Le Maroc a franchi une nouvelle étape dans la mise en œuvre de la protection sociale universelle. Le 15 juillet, devant le Parlement, le chef du gouvernement Aziz Akhannouch a annoncé que plus de 11,4 millions de Marocains, représentant quelque 4 millions de ménages sans capacité contributive, bénéficient désormais de l’Assurance Maladie Obligatoire (AMO) de base. Un chiffre qui marque un tournant majeur dans l’histoire de la politique sanitaire nationale.
Cette couverture permet aux bénéficiaires d’accéder gratuitement aux soins dispensés dans les hôpitaux publics. En parallèle, elle ouvre également droit au panier de soins de la CNSS dans le secteur privé, pour ceux qui souhaitent se tourner vers les cliniques agréées.
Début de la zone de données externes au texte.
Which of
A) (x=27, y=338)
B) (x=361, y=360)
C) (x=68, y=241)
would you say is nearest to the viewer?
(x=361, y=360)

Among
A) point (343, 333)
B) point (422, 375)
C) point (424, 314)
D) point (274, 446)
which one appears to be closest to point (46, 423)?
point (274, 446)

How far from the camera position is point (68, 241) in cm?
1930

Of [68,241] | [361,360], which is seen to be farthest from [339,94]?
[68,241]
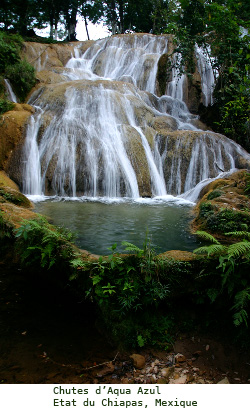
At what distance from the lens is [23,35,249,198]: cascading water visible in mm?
11828

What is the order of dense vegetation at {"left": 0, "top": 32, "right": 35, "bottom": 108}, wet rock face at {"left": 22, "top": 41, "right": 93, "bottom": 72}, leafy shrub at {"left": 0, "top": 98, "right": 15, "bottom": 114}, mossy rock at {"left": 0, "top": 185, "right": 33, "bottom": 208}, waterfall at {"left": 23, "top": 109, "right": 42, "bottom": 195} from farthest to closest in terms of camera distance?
wet rock face at {"left": 22, "top": 41, "right": 93, "bottom": 72}, dense vegetation at {"left": 0, "top": 32, "right": 35, "bottom": 108}, leafy shrub at {"left": 0, "top": 98, "right": 15, "bottom": 114}, waterfall at {"left": 23, "top": 109, "right": 42, "bottom": 195}, mossy rock at {"left": 0, "top": 185, "right": 33, "bottom": 208}

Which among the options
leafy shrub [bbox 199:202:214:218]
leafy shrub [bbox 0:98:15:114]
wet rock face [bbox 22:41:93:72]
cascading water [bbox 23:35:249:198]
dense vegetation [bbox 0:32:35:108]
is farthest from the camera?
wet rock face [bbox 22:41:93:72]

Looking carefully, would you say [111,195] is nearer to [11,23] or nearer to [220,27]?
[220,27]

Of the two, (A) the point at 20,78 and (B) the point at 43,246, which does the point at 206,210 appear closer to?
(B) the point at 43,246

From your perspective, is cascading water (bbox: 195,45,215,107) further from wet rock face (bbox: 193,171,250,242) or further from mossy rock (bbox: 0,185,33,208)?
mossy rock (bbox: 0,185,33,208)

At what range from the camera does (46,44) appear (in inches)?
938

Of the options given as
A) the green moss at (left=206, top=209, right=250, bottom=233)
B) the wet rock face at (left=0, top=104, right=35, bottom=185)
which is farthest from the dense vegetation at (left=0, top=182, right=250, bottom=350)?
the wet rock face at (left=0, top=104, right=35, bottom=185)

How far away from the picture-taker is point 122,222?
7.23m

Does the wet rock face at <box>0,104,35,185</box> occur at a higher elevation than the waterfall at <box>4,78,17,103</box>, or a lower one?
lower

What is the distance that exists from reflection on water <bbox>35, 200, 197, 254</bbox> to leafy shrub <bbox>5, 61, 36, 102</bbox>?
9302 mm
Le taux de couverture maladie au Maroc est passé de 42,2 % à 88 % depuis l’adoption de cette réforme. Pour financer ce dispositif, l’État engage chaque année 9,5 milliards de dirhams, un effort budgétaire qui souligne l’engagement des pouvoirs publics à garantir une couverture médicale équitable, notamment pour les foyers les plus vulnérables.
Cette extension rapide du régime AMO est l’une des pierres angulaires du chantier de généralisation de la protection sociale, annoncé par le Roi Mohammed VI en 2021 et mis en œuvre progressivement par le gouvernement Akhannouch.
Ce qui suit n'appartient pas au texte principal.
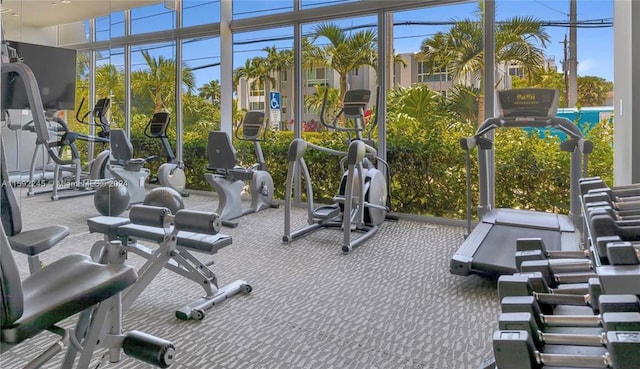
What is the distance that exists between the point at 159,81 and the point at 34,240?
4702mm

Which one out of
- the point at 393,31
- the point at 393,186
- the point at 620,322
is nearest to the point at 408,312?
the point at 620,322

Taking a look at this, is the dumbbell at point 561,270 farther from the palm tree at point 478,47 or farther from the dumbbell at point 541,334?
the palm tree at point 478,47

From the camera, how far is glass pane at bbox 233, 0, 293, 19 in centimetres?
663

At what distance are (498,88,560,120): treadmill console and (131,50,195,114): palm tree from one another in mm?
4289

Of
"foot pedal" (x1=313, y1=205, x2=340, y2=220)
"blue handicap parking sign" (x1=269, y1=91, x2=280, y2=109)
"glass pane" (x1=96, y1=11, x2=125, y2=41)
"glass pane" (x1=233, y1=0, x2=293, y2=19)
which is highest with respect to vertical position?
"glass pane" (x1=233, y1=0, x2=293, y2=19)

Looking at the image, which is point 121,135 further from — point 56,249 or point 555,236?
point 555,236

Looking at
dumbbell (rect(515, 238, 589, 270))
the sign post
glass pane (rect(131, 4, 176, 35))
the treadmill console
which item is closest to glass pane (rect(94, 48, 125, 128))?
glass pane (rect(131, 4, 176, 35))

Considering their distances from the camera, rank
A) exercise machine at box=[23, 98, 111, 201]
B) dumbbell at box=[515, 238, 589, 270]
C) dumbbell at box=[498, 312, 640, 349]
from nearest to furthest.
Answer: dumbbell at box=[498, 312, 640, 349], dumbbell at box=[515, 238, 589, 270], exercise machine at box=[23, 98, 111, 201]

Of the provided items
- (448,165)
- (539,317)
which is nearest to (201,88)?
(448,165)

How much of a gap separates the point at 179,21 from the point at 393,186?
14.1 ft

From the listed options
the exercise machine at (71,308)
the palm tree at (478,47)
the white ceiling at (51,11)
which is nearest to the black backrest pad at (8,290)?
the exercise machine at (71,308)

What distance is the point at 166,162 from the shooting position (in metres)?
6.58

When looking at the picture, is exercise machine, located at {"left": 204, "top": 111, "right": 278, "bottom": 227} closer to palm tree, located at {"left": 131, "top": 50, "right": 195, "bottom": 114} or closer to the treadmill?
palm tree, located at {"left": 131, "top": 50, "right": 195, "bottom": 114}

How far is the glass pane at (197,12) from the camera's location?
728 cm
Au-delà de l’AMO, un filet social en expansion
Outre la couverture maladie, le chef de l’Exécutif a mis en avant les résultats du programme d’aide sociale directe. À fin avril 2025, près de 12 millions de Marocains ont pu en bénéficier. Ce dispositif concerne notamment 5,5 millions d’enfants, plus d’un million de personnes âgées de plus de 60 ans, et quelque 420 000 veuves, dont une large majorité sans enfants.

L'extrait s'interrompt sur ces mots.